Court: Supreme Court of Virginia

Docket: 190671

Opinion Date: May 28, 2020

Judge: William C. Mims

Areas of Law: Real Estate & Property Law, Trusts & Estates

The Supreme Court held that an obstructive act committed before the accrual of a cause of action tolls the statute of limitations under Va. Code 8.01-229(D) regardless of whether the cause of action has accrued at the time of the obstructive act. After Nelson Mackey left a law firm, the remaining partners - Griffith Dodson, Richard Pence, and Richard Viar - formed another partnership. Pence, Dodson, and Viar subsequently passed away. Mackey told Michael Quinn, who helped Joyce Viar with tax matters regarding Richard's estate, that certain stock that the former partnership owned had no financial interest to Mrs. Viar.
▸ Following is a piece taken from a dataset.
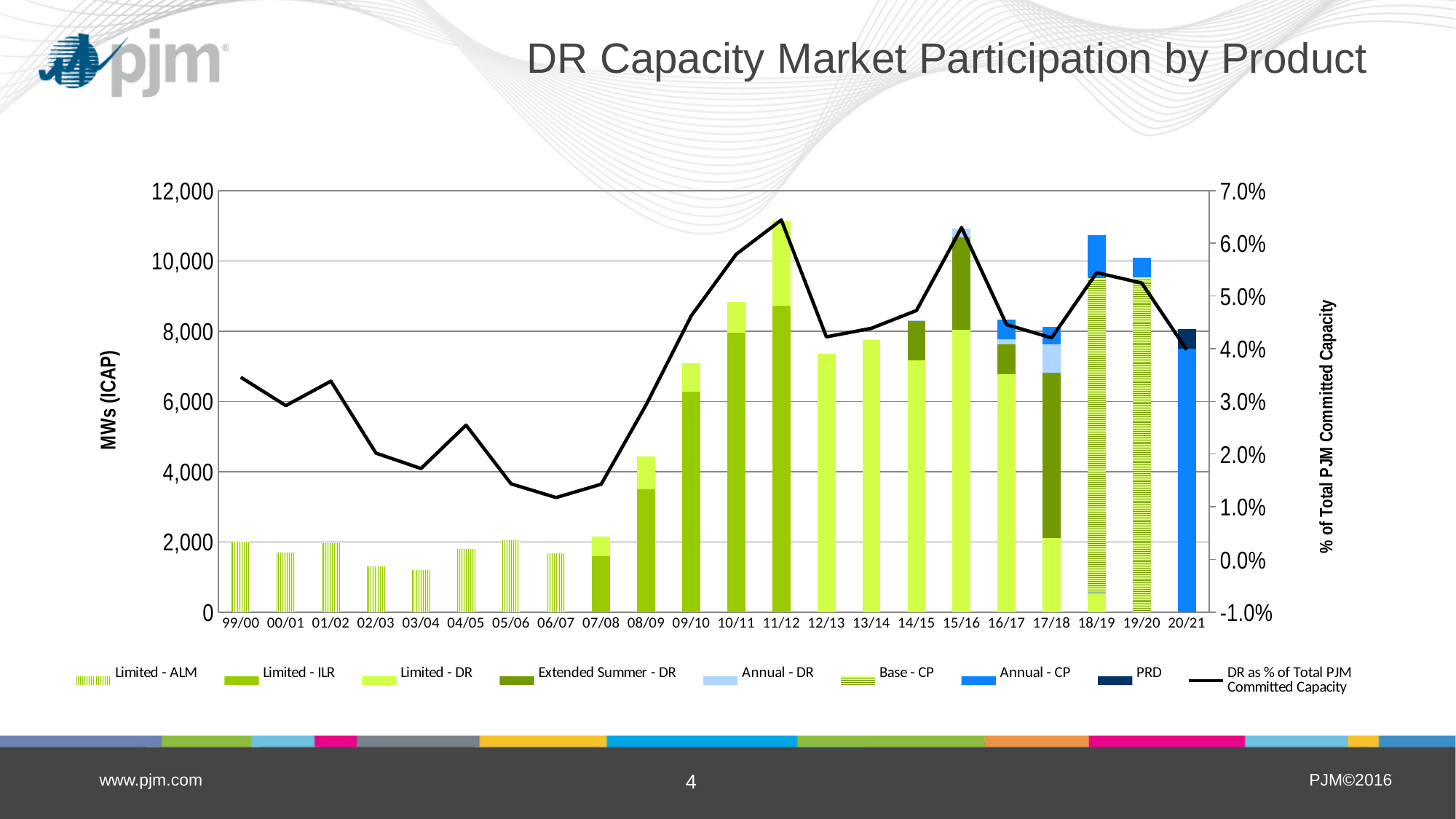
Do the total bar heights rise or fall from 07/08 to 11/12? rise How many series does the legend list? 9 What kind of chart is shown on the slide? Stacked bar chart with a line Which delivery year has the taller total bar, 09/10 or 10/11? 10/11 In which delivery year does the DR as % of Total PJM Committed Capacity line reach its lowest point? 06/07 In which delivery year does the DR as % of Total PJM Committed Capacity line reach its highest point? 11/12 Is the DR as % of Total PJM Committed Capacity line value for 06/07 greater or less than 2.0%? less What is the label of the left vertical axis? MWs (ICAP) Is the total bar height for 12/13 greater or less than 8,000 MWs? less How many delivery-year categories are shown on the x axis? 22 Is the total bar height for 08/09 greater or less than 4,000 MWs? greater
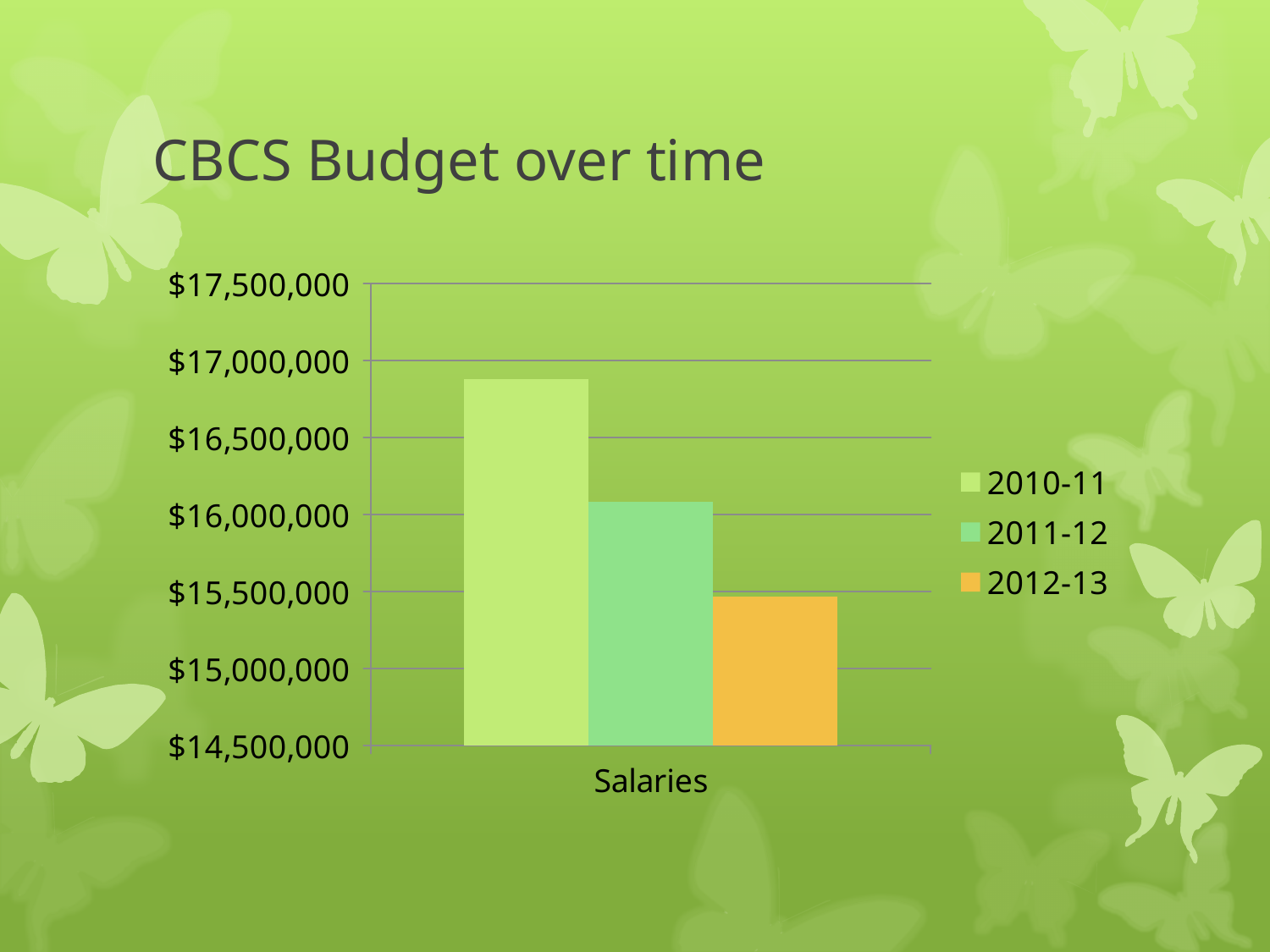
Which is larger, the Salaries value for 2010-11 or for 2011-12? 2010-11 Which year has the highest Salaries value? 2010-11 Which year has the lowest Salaries value? 2012-13 Do the Salaries values rise or fall from 2010-11 to 2012-13? fall What is the title of the slide's chart? CBCS Budget over time Is the Salaries value for 2011-12 greater or less than $16,500,000? less Is the Salaries value for 2010-11 greater or less than $16,500,000? greater How many series does the legend list? 3 How many categories are shown on the x axis? 1 What is the category label on the x axis? Salaries What kind of chart is shown on the slide? bar chart Is the Salaries value for 2012-13 greater or less than $15,000,000? greater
Therefore, the estate did not attempt to collect the stock. Mackey subsequently sold the stock. When the three estates learned of the stock's existence and Mackey's actions, they sued Mackey alleging conversion of the stock. The trial court concluded that Mackey converted the stock, that section 8.01-229(D) tolled the limitations period, and that the tolling applied to all of the estates. The Supreme Court held (1) Mackey's representation to Quinn was sufficient to toll the statute of limitations as to Mrs. Via; but (2) because Mackey demonstrated no obstructive intent as to the Dodson or Pence estates, section 8.01-229(D) did not toll the limitations period for their claims.